REPORTAGEM
O que deseja uma mãe para o futuro do seu bebé? Um emprego, apenas
PERSEVERANÇA A arquiteta Thomais Siarkou com o filho
Na segunda reportagem da nossa enviada à Grécia que estamos a publicar esta semana, a repórter conta, a partir do caso de uma grega que decidiu ter um segundo filho, quão difícil é ter filhos, numa sociedade em plena crise económica e social e cada vez mais envelhecida
TEXTO E FOTO CÁTIA BRUNO, ENVIADA A ATENAS
Não se pode parar a vida por causa das negociações com a Europa ou com o FMI. A vida perfeita que queremos nunca vai chegar, por isso…” É assim que Thomais Siarkou justifica a decisão que tomou de ter um filho em plena crise económica e social. Os gregos estavam ainda no olho do furacão, em 2015, quando Thomais e o marido decidiram que era hora de avançar para um segundo filho, para que este não tivesse uma diferença de idades grande do irmão, que já tinha cinco anos. O desejo de ter duas crianças sobrepôs-se a todo o resto e casal Siarkou avançou - mas estes dois gregos são uma exceção.

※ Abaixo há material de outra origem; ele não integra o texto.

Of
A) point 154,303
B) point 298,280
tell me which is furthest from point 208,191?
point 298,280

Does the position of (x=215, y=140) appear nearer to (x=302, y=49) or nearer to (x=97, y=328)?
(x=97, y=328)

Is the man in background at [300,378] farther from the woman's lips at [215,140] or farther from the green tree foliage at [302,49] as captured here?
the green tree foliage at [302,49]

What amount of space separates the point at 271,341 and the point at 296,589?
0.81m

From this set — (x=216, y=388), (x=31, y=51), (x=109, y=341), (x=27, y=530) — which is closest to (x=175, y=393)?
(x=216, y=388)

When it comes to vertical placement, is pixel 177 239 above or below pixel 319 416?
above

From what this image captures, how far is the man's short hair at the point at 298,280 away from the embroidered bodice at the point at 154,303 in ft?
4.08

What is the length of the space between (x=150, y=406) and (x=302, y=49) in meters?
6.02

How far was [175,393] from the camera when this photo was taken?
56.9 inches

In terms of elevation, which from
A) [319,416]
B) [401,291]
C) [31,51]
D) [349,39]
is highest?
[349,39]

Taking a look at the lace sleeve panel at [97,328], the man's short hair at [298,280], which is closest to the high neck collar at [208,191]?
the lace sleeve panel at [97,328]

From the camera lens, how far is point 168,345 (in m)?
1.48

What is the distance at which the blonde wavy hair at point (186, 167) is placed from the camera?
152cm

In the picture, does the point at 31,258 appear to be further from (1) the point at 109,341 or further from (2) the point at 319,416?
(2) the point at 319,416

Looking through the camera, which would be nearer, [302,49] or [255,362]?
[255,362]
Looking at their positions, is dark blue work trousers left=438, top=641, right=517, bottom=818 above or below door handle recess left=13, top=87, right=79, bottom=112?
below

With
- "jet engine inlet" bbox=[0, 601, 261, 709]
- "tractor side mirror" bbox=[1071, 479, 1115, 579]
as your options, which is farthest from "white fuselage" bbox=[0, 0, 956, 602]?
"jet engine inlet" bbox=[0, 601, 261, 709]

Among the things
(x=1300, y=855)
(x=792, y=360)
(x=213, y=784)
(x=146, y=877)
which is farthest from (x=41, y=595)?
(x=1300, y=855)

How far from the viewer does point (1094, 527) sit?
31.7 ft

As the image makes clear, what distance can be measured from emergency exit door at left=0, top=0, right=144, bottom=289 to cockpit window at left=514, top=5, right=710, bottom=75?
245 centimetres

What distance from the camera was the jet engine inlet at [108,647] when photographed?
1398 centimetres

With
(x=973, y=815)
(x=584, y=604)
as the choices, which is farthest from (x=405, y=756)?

Os números na Grécia dão conta de uma taxa de fertilidade decrescente (o número médio de filhos por mulher está agora nos 1,3, abaixo dos 1,5 de 2011, segundo dados do Instituto de Estatísticas Helénico) e a Sociedade Grega de Planeamento Familiar estima que o número de interrupções voluntárias da gravidez tenha aumentado quase 50% desde o início da crise, rondando agora os 300 mil por ano. Ao mesmo tempo, a taxa de mortalidade infantil está a subir, bem como o número de abortos espontâneos. As estatísticas são o espelho do impacto da austeridade tanto nas famílias gregas como nos cuidados de saúde helénicos.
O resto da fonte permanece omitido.